LAWS(RAJ)-2010-2-129

BHAGWAN SAHAI Vs. SHRIKISAN

Decided On February 08, 2010
BHAGWAN SAHAI Appellant
V/S
Shri Shrikisan and Ors. Respondents

JUDGEMENT

(1.) THE petitioner is aggrieved by the order dated 12.01.2010 passed by the learned Rent Tribunal, Alwar, whereby the Tribunal had rejected the petitioner's application under Order 1 Rule 10(2) of CPC.

(2.) IT is the case of the petitioner that the respondent No. 1, Shrikishan had filed a suit for eviction, recovery of possession and recovery of rent of three years against the respondent No. 2, Manish Arora and the present petitioner before the learned Rent Tribunal. Both the respondent No. 2 and petitioner had submitted their written statements. Subsequently, the petitioner moved an application under Order 1 Rule 10(2) CPC before the Tribunal praying that his name should be deleted from the array of the respondents.
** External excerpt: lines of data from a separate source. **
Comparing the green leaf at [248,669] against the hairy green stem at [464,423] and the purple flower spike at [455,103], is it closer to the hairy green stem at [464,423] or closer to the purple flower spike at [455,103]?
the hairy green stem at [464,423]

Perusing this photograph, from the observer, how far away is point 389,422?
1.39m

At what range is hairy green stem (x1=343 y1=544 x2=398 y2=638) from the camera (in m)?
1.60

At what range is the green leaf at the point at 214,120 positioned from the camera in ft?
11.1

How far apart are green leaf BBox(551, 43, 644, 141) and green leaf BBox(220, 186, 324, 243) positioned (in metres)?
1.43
The petitioner had made the said prayer on the ground that the shop, the property in dispute, was let out to him in the year 1970. However, the said shop was returned back to the respondent No. 1 by the petitioner on 31.12.1970. Ever since then, there is no relationship of landlord and tenant between the respondent No. 1 and him. Secondly, he is being falsely roped in a civil litigation for no rhyme or reason. The falsity of the case is apparent from the fact that even earlier the respondent No. 1 had filed civil suit only against the respondent No. 2 dealing with rental matters. In those suits, the petitioner was not arrayed as respondent. Thirdly, even the respondent No. 2 Irs admitted the fact that he happens to be the tenant of the respondent No. l. Ine respondent No. 2 in his written statement has also given out that he has been paying the rent regularly. Thus, there is no question of arrears of rent or default in payment of rent by the petitioner to the respondent No. 1. According to the learned Counsel for the petitioner, these aspects have not been appreciated by the learned Tribunal.
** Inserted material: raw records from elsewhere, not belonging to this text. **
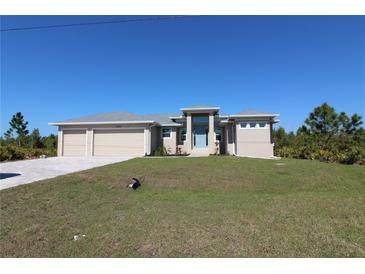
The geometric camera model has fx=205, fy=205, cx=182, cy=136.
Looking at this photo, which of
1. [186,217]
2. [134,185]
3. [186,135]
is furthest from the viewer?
[186,135]

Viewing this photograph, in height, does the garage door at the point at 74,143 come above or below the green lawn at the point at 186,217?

(3.) A bare perusal of the order dated 12.01.2010 clearly reveals that the learned Tribunal has noted the contentions raised by the petitioner and has correctly held that the issue whether the petitioner was an erstwhile tenant or is a present tenant is an issue that can be decided only by recording of evidence. Moreover, whether the possession of the premises was handed -over by the petitioner to the respondent No. 1 is equally a question of fact. Furthermore, whether the premises have been sublet or not is also a question of fact which can only be decided after recording of the evidence. Thus, the learned Tribunal was legally justified in holding, and in dismissing the application on the ground that the application cannot be decided until and unless sufficient evidence is proved. Hence, there is neither any perversity, nor any illegality in the impugned order.